祥子と別れたあと、電源を切っていた携帯に
留守電が入っているのに気付いた。
『小泉です。今日、川崎駅に着いたら、この
番号に電話を下さい。車で迎えに行きます』
―― このメッセージをもう一度再生する場合は
5を。消去する場合は7を押してください ――
私はもう一度、確認の為に聞き直した。
(迎えに来てくれるのか。別にいいのに......)
長いこと使っているスマホの充電は残り20%に
なっている。
そろそろ寿命らしく、最近は充電の減りが早い。
16時30分頃、
私は社長の携帯に電話をかけた。
「もしもし、好川です。
今、川崎駅に着きました」
「あっ、瑞希ちゃん? 悪いんだけど、
1時間位どこかのカフェで潰して貰えるかな」
「えっ?」
「ちょっと急用が入っちゃってさ。そっちに
着いたら電話するから。あと、領収書を貰って
おいて。ごめんね~」
1時間、カフェ、領収書......
私は携帯を手に持ったまま首を傾げた。
(だったら自分でバスに乗って行くのに。
よく解からない人......)
とにかく1時間、空いてしまった。
この時間、カフェでお茶をするのもいいが、
なんとなく「領収書」というものを貰った事が
ない私は、なんて事のないカフェでも入りづら
く感じた。
結局、駅ビルに入っているショップに入り、
夏物の服やサンダルを見て回った。
今年は、トングサンダルに、アンクレットを
合わせるのが流行りのようだ。
そして私が本屋で雑誌を立ち読みしていると、
ポケットの中の携帯が鳴った。
「小泉です。遅くなってごめんね。
ロータリーにいるから来てくれる?」
「はい。分かりました」
ロータリーに行くと、真っ赤な外車の側に
立っている社長を見つけた。
「こんにちは」
「いや~。待たせちゃってごめんね」
「いえ、大丈夫です」
助手席に座り、シートベルトを掛け、
一呼吸すると、ひんやりとした皮のシートが
心地よく感じた。
BGMはジャズが流れていた。
「中途半端な時間になっちゃったから、
今日は外回りに付き合って貰おうかな」
「外回りですか?」
「そう。

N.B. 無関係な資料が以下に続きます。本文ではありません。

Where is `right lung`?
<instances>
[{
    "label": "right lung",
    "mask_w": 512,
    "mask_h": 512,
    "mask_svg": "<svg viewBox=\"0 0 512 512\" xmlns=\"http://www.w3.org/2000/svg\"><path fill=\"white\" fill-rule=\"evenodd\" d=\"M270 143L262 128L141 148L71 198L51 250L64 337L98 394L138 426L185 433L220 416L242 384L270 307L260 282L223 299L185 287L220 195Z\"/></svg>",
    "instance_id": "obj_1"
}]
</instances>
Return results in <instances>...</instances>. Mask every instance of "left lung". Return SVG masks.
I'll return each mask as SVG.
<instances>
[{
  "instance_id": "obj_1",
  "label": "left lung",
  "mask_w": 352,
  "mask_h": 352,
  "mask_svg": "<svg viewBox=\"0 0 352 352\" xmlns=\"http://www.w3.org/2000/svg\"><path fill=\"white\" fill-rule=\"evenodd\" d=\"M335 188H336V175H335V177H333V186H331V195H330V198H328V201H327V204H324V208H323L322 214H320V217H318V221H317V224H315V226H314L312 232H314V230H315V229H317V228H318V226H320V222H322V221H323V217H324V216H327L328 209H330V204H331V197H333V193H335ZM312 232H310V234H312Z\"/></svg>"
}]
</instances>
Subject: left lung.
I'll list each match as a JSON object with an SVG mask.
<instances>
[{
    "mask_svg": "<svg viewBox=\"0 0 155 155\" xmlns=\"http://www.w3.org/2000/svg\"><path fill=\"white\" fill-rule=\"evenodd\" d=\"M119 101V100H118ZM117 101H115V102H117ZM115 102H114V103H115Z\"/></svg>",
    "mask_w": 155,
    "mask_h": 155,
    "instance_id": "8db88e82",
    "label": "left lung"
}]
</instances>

今日は天気がいいから、山下公園辺り
で撮影をやっている連中がいるんだ。だから、
様子を見にね。私の仕事は、みんなが写真を
楽しく撮れるようにする事だから、現場を
知らないといけないんだ」
もっともな話のように聞こえるが、
その外回りに私が着いて行く必要があるのか
不可解だった。
まあ、先輩モデルを研究しろとでも言うのか
と思い、黙って着いて行く事にした。